The stigma that shrouds mental health is what keeps us sick. The National Institute of Mental Health reports that nearly 47 million Americans suffer from mental health issues in a given year. And they say a little less than half of those people receive treatment. The Substance Abuse and Mental Health Services Administration conducted a survey in 2014 to find out why. Some of the reasons given were logistical or financial, like health insurance or transportation issues. But stigma was the main reason. People are worried that it could affect their job, don’t want others to find out, and fear being judged or treated differently.
I wish I could say that I ultimately overcame my issues through the same discipline and determination I use to break trail up a bootpack on a powder day, but the opposite is true. The only reason I got help was because I was intervened upon. By luck and circumstance, friends and family helped me when I couldn’t help myself. I started my path to recovery nearly seven years ago. Today, I am happy and healthy. I work at positive mental health daily. But my story is atypical. So many people in our community are suffering, and they feel they must do it alone.
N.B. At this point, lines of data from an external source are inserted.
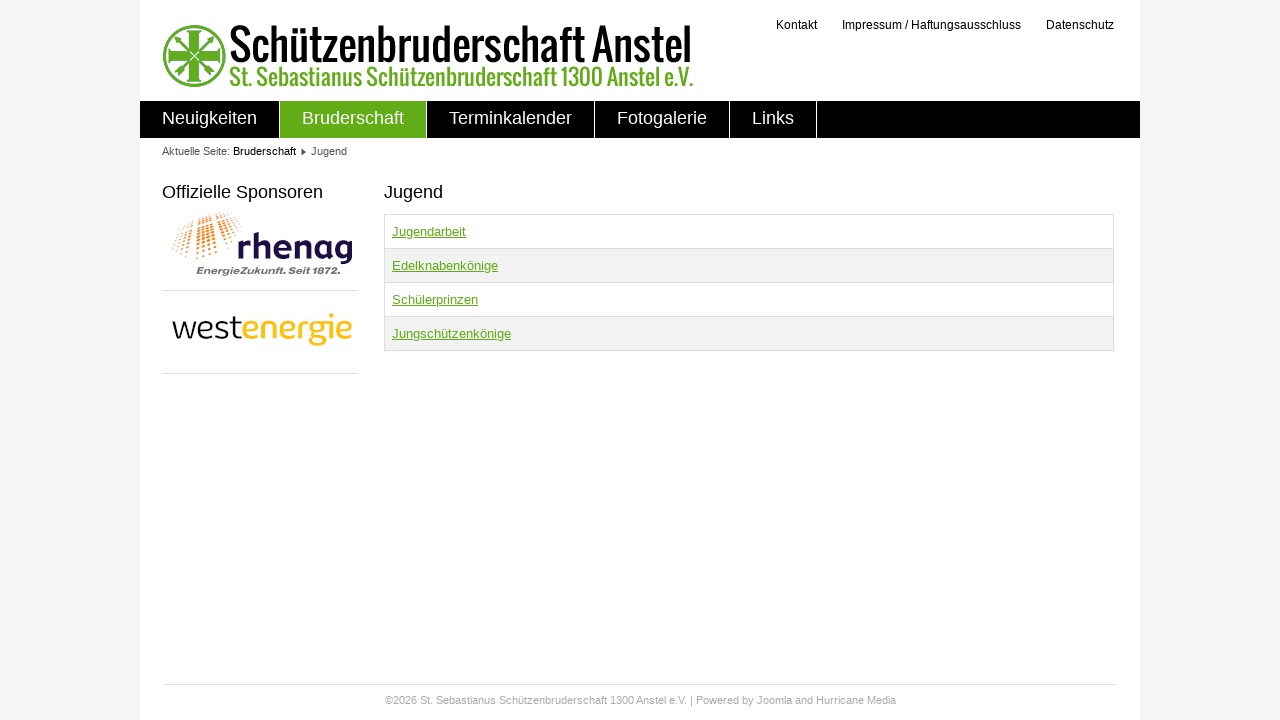

--- FILE ---
content_type: text/html; charset=utf-8
request_url: http://schuetzenbruderschaft-anstel.de/cms/index.php/bruderschaft/bruderschaft-jugend
body_size: 2126
content:
<!DOCTYPE html PUBLIC "-//W3C//DTD XHTML 1.0 Transitional//EN" "http://www.w3.org/TR/xhtml1/DTD/xhtml1-transitional.dtd">
<html xmlns="http://www.w3.org/1999/xhtml" xml:lang="de-de" lang="de-de" >
<head>
    <base href="http://schuetzenbruderschaft-anstel.de/cms/index.php/bruderschaft/bruderschaft-jugend" />
  <meta http-equiv="content-type" content="text/html; charset=utf-8" />
  <meta name="generator" content="Joomla! - Open Source Content Management" />
  <title>Jugend</title>
  <link href="/cms/index.php/bruderschaft/bruderschaft-jugend?format=feed&amp;type=rss" rel="alternate" type="application/rss+xml" title="RSS 2.0" />
  <link href="/cms/index.php/bruderschaft/bruderschaft-jugend?format=feed&amp;type=atom" rel="alternate" type="application/atom+xml" title="Atom 1.0" />
  <link href="/cms/favicon.ico" rel="shortcut icon" type="image/vnd.microsoft.icon" />
  <script src="/cms/media/system/js/mootools-core.js" type="text/javascript"></script>
  <script src="/cms/media/system/js/core.js" type="text/javascript"></script>
  <script src="/cms/media/system/js/caption.js" type="text/javascript"></script>
  <script src="/cms/media/system/js/mootools-more.js" type="text/javascript"></script>
  <script type="text/javascript">
window.addEvent('load', function() {
				new JCaption('img.caption');
			});window.addEvent('domready', function() {
			$$('.hasTip').each(function(el) {
				var title = el.get('title');
				if (title) {
					var parts = title.split('::', 2);
					el.store('tip:title', parts[0]);
					el.store('tip:text', parts[1]);
				}
			});
			var JTooltips = new Tips($$('.hasTip'), { maxTitleChars: 50, fixed: false});
		});
  </script>

  <link rel="stylesheet" href="/cms/templates/system/css/system.css" type="text/css" />
  <link rel="stylesheet" href="/cms/templates/system/css/general.css" type="text/css" />
  <link rel="stylesheet" href="/cms/templates/lightbreeze-red/css/template.css" type="text/css" />

  <LINK REL="SHORTCUT ICON" HREF="http://v3.schuetzenbruderschaft-anstel.de/favicon.ico">
  <script type="text/javascript" src="/cms/templates/lightbreeze-red/js/sfhover.js"></script>
</head>
<body>
<div id="wrapper">

  <div id="header">

    <!-- TopNav -->
        <div id="topnav">
      		<div class="moduletable">
					<h3>Topnavigation</h3>
					
<ul class="menu">
<li class="item-124"><a href="/cms/index.php/topnavigation-kontakt" >Kontakt</a></li><li class="item-125"><a href="/cms/index.php/topnavigation-impressum" >Impressum / Haftungsausschluss</a></li><li class="item-157"><a href="/cms/index.php/topnavigation-datenschutz" >Datenschutz</a></li></ul>
		</div>
	
    </div>
        


    <!-- Logo -->
    <div id="logo">
      
              <a href="/cms"><img src="/cms/images/logo/logo_v2.png"  alt="St. Sebastianus Schützenbruderschaft 1300 Anstel e.V." /></a>
            
      </div>
  
    <!-- Search -->
    <div id="search">    
      
    </div>
  </div>
  
  <div id="topmenu">
    
<ul class="menu">
<li class="item-101"><a href="/cms/" >Neuigkeiten</a></li><li class="item-102 active deeper parent"><a href="/cms/index.php/bruderschaft" >Bruderschaft</a><ul><li class="item-103"><a href="/cms/index.php/bruderschaft/chronik" >Chronik</a></li><li class="item-110 current active"><a href="/cms/index.php/bruderschaft/bruderschaft-jugend" >Jugend</a></li><li class="item-104"><a href="/cms/index.php/bruderschaft/koenige" >Könige</a></li><li class="item-140"><a href="/cms/index.php/bruderschaft/schuetzenfest" >Schützenfest</a></li><li class="item-108"><a href="/cms/index.php/bruderschaft/schuetzenzuege" >Schützenzüge</a></li><li class="item-111"><a href="/cms/index.php/bruderschaft/bruderschaft-senioren" >Senioren</a></li><li class="item-107"><a href="/cms/index.php/bruderschaft/vorstand" >Vorstand</a></li></ul></li><li class="item-115"><a href="/cms/index.php/terminkalender/year.listevents/2026/01/22/-" >Terminkalender</a></li><li class="item-113"><a href="/cms/index.php/fotogalerie" >Fotogalerie</a></li><li class="item-141"><a href="/cms/index.php/links" >Links</a></li></ul>

  </div>
  <br clear="all" />
  
  <!-- Breadcrumbs -->
    <div id="breadcrumbs">
    
<div class="breadcrumbs">
<span class="showHere">Aktuelle Seite: </span><a href="/cms/index.php/bruderschaft" class="pathway">Bruderschaft</a> <img src="/cms/templates/lightbreeze-red/images/system/arrow.png" alt=""  /> <span>Jugend</span></div>

  </div>
  

  <!-- Left Menu -->
    <div id="leftmenu">
    
    
    		<div class="moduletable">
					<h3>Offizielle Sponsoren</h3>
Unfortunately, that instinct can be tragically justified. When a friend of mine told her climbing partners that she was scared about where the depths of her depression and anxiety might take her, she was kicked out of the group. She was told she was infringing on their ability to live the good life and maximize fun. The fear of this type of response kept me silent for years; it was only after my recovery that I learned how many of my friends and peers struggled alongside me in isolation due to the same fears.
Given the number of people suffering, the statistics and the deaths, one would think that the community itself would be working hard to change that identity. But we don’t talk about this. Mental health and suicide is too often swept under the rug, covered up by the good vibes only sensibility that attracts us to the mountains in the first place.
We all need to focus on openly and honestly expressing our inner demons, and create a welcoming space for others to do the same. We have to make the conscious and deliberate shift to change the way our community views mental health and suicide and destroy the stigma. And we need to do it right now, because this is a crisis shrouded by mountains. You can’t get rad, and there are no good vibes, if you’re dead.